Really, the supposedly best guys that we had, are assaulters and misogynists as well. We’re on our own as women, and it’s time to realize that and bring back the focus on us as a sex class and leave all males out of it. As a class, they’ve shown us what they’re worth, and how we literally cannot know who is to be trusted. Despite all the virtue signaling, we still can only judge men on an individual basis, not based on what they say, but what they do in private. We need to create resources on our own as women, we have to leave men out of it entirely.

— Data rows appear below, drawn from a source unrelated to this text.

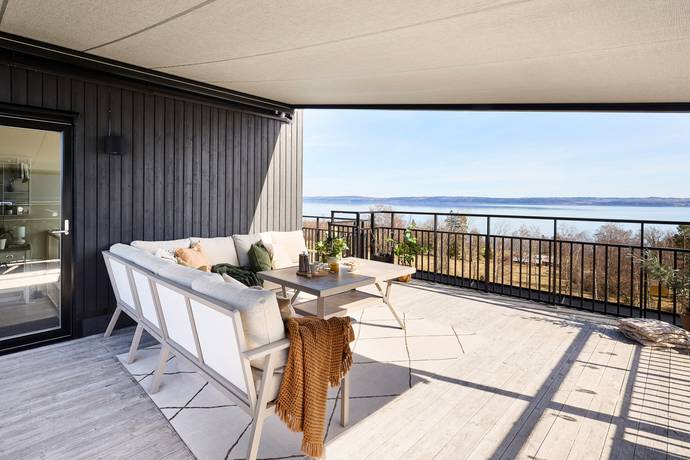 5 rum lägenhet på Slåttergatan 29 Habo Kärnekulla, Habo kommun - bild 1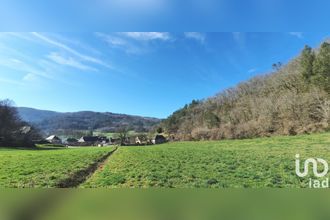 achat terrain monceaux-sur-dordogne 19400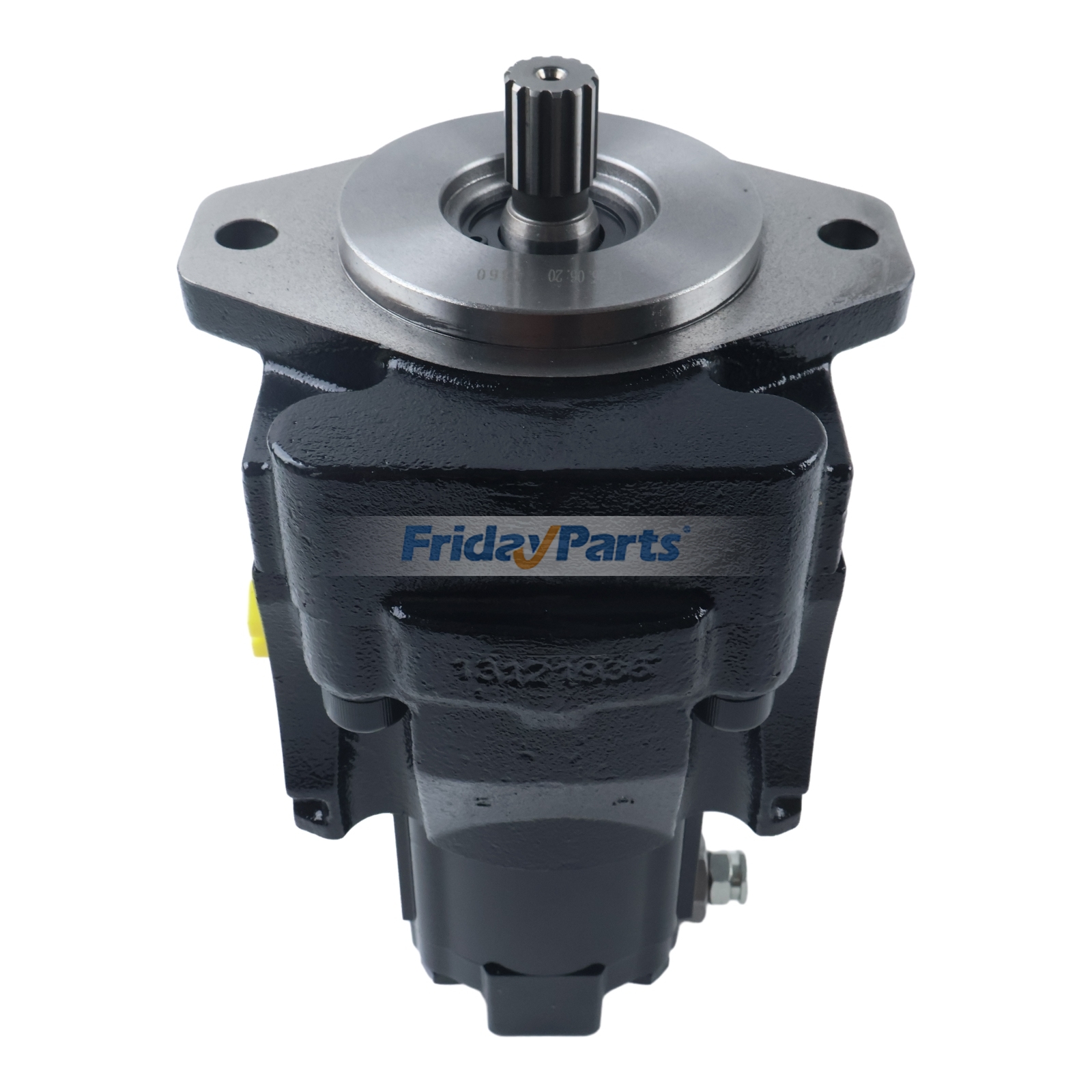 Hydraulische Außenzahnradpumpefür LaderFür JOHN DEERE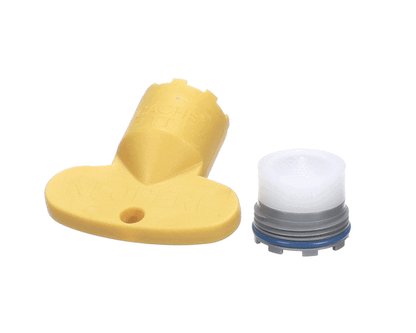 Rational 50.02.248S Aerator With Service Key (RATL50-02-248S)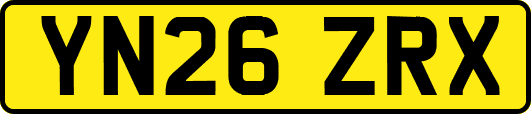 YN26ZRX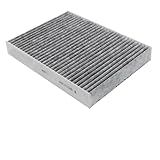 Car Activated Carbon Cabin Air 27277-4BU0A 27277-4EM0A for Nissan for X-Trail T32 for Qashqai J11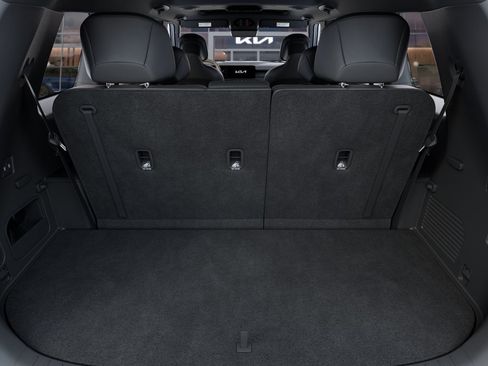New 2027 Kia Telluride EX FWD image 19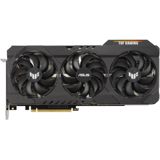 Asus TUF RTX3080 10G V2 Gaming 90YV0FB5-M0NM00 — Видео карты
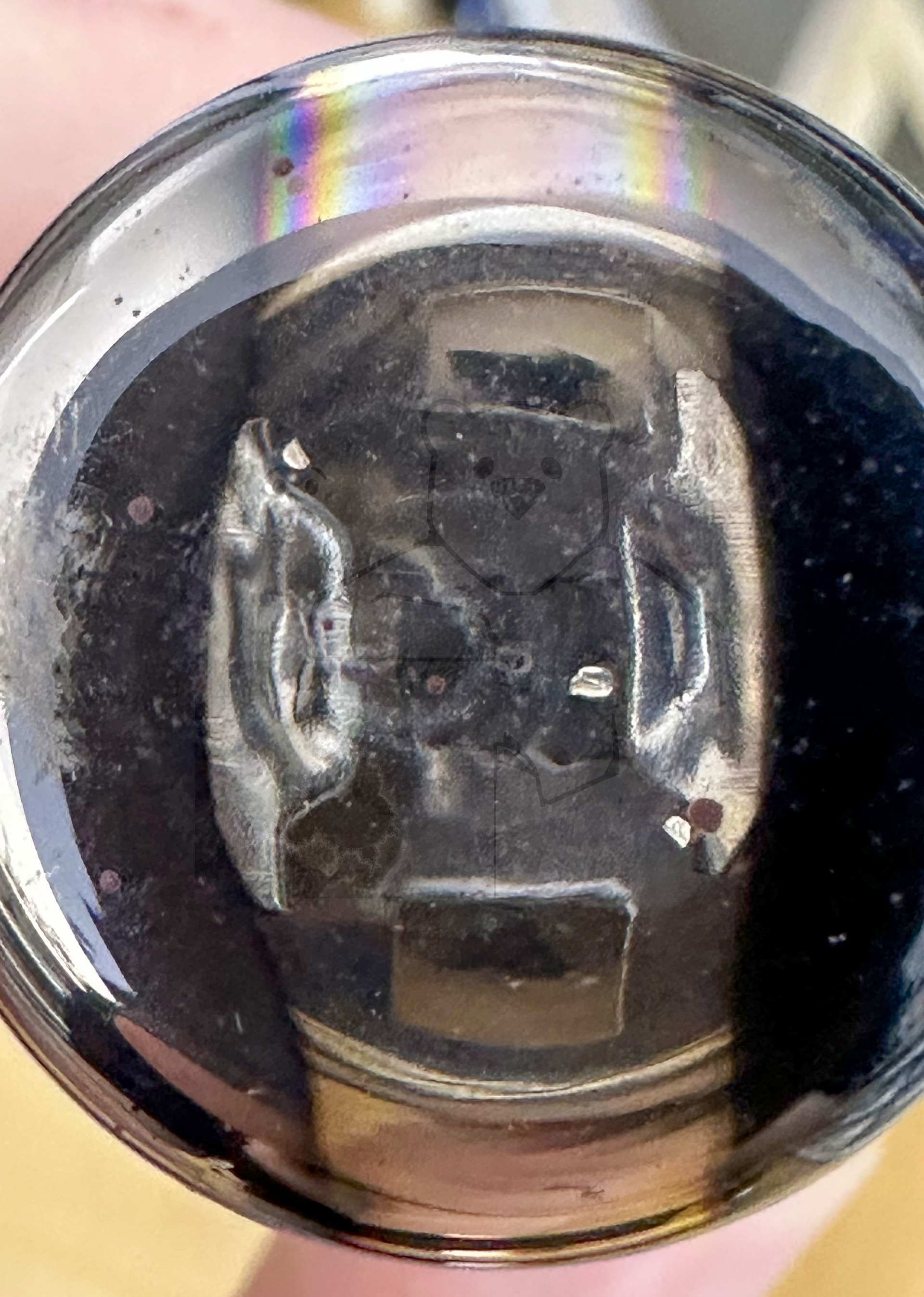 Röhre 6AC7 #0194 Bild 5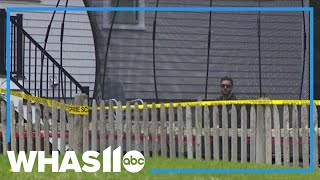 2 children found dead in Massachusetts home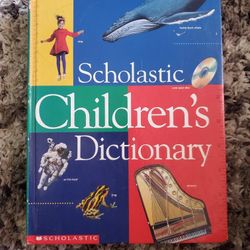 Children's Dictionary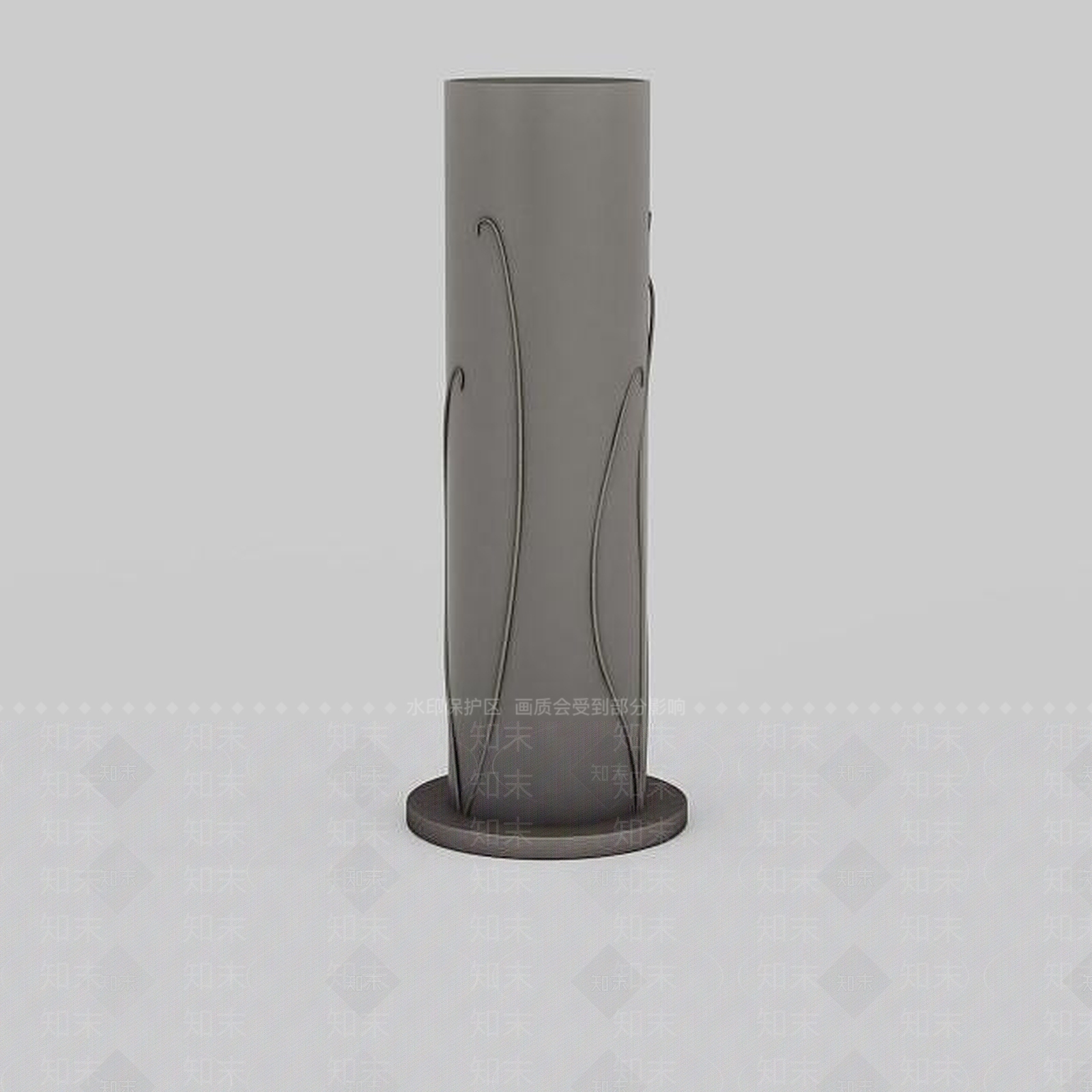 现代其他电器3D模型下载【ID:1199321948】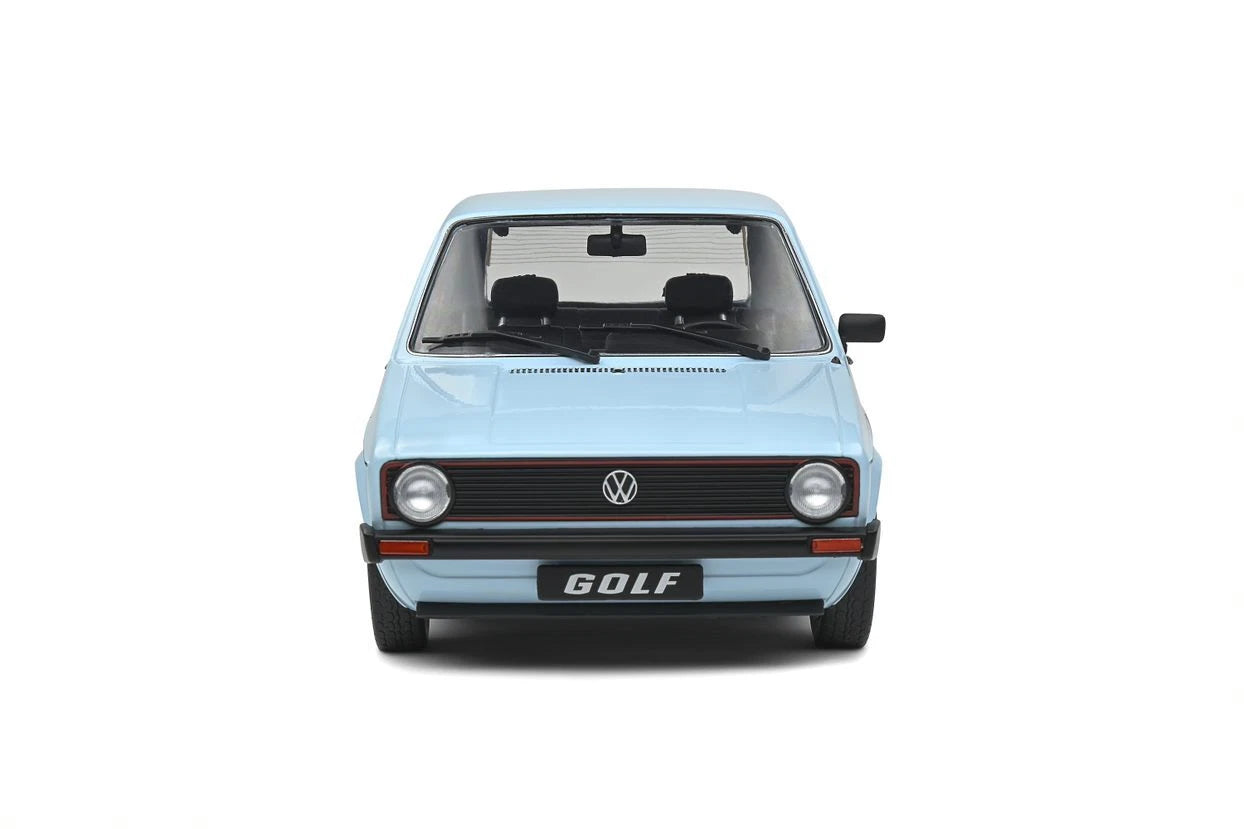 VW Golf L 1983 1:18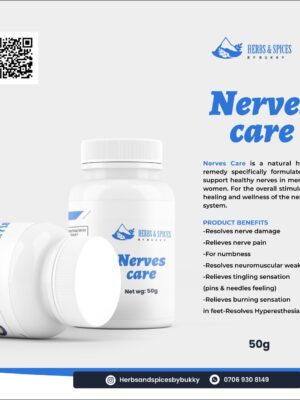 Nerves Care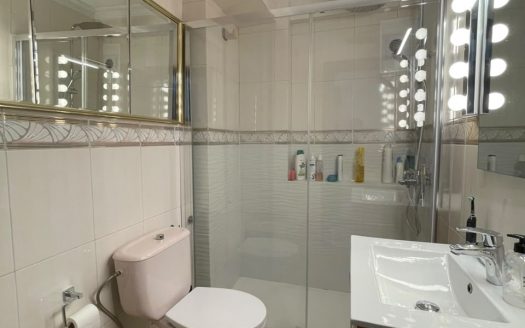 Habitación en Ciudad Jardín, Málaga Capital.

We need real changes. ”Consent is sexy” doesn’t cut it, self-empowerment doesn’t do it, asking our oppressors to please oppress us less doesn’t do it, and even those who seemed decent and who were capable of parroting some slogans utterly fail to see us as humans. Despite the efforts, despite the heartfelt articles, despite the campaigning, men don’t care. Individuals will, but certainly not as a class. This is a really painful lesson imo, it makes women’s efforts look so silly, so quaint, even while I disagree with a lot of the 3d wave… it’s just painful. Our words our powerless when directed at men as a class and hard change is the only way forward. By asking patriarchal systems to prosecute men for us, is like kicking a wall and only hurting our foot, we will need to bring a sledgehammer. No more wishy-washy genderqueer drivel, we need RADICAL CHANGE.
Recent events really illustrated how powerless we are. How little influence we really have. The contempt that men have for us. I just really want that anger and pain to result in change, in our own resources, in focusing on each other and creating leverage, creating power for ourselves. Forget men, they’re scum. We will have to do it.